Work to be completed: Continue the article below about the Future and Metro Boomin album We Don't Trust You, picking up after its final sentence.

Source extract:
=== Section Start ===
Studio album by Future and Metro Boomin
- Released: March 22, 2024
- Recorded: 2023–2024
- Genre: Trap
- Length: 59:39
- Labels: Freebandz; Boominati; Epic; Republic;
- Producers: Metro Boomin; Boi-1da; David x Eli; Mike Dean; Doughboy; Deputy; G Koop; Honorable C.N.O.T.E.; Peter Lee Johnson; Lil 88; Dre Moon; Outta Town; Oz; Prince85; Allen Ritter; Southside; Wheezy; Will-a-Fool; Zaytoven;

Future chronology
| I Never Liked You (2022) | We Don't Trust You (2024) | We Still Don't Trust You (2024) |

Metro Boomin chronology
| Metro Boomin Presents Spider-Man: Across the Spider-Verse (Soundtrack from and Inspired by the Motion Picture) (2023) | We Don't Trust You (2024) | We Still Don't Trust You (2024) |

Singles from We Don't Trust You
- "Type Shit" Released: March 22, 2024; "Young Metro" Released: March 25, 2024; "Like That" Released: March 26, 2024;

= We Don't Trust You =

We Don't Trust You is the first collaborative studio album by American rapper Future and American record producer Metro Boomin, released on March 22, 2024, by Freebandz, Epic Records, Boominati Worldwide, and Republic. The album features guest appearances from the Weeknd, Travis Scott, Playboi Carti, Kendrick Lamar, and Rick Ross. Production was primarily handled by Metro himself, alongside Mike Dean, Oz, Southside, Boi-1da, Honorable C.N.O.T.E., Allen Ritter, Dre Moon, Zaytoven, Doughboy, Lil 88, Wheezy, G Koop, and others.
=== Section End ===
Given information:
=== Section Start ===
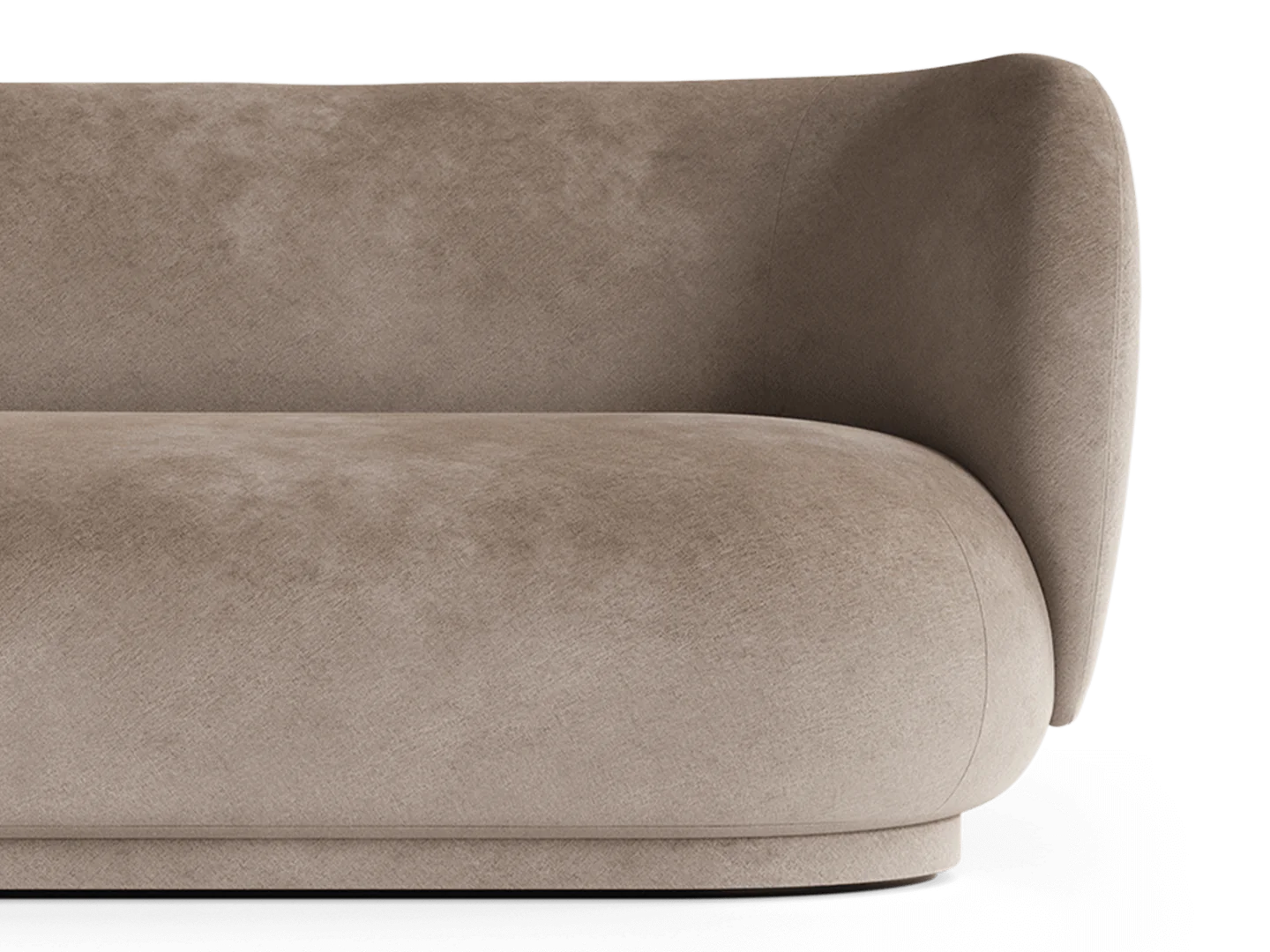 rico sofa 4 faded velvet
=== Section End ===
Your response:
We Don't Trust You was supported by three singles: "Type Shit", "Young Metro", and "Like That". The latter debuted and peaked atop the US Billboard Hot 100, giving Future his third number-one single and Metro his first as a credited artist. The album received generally positive reviews from critics and was a commercial success, debuting atop the US Billboard 200 with the biggest opening week of 2024 at the time of its release. It was nominated for Best Rap Album at the 67th Annual Grammy Awards, with "Like That" being nominated at the Best Rap Performance and Best Rap Song categories.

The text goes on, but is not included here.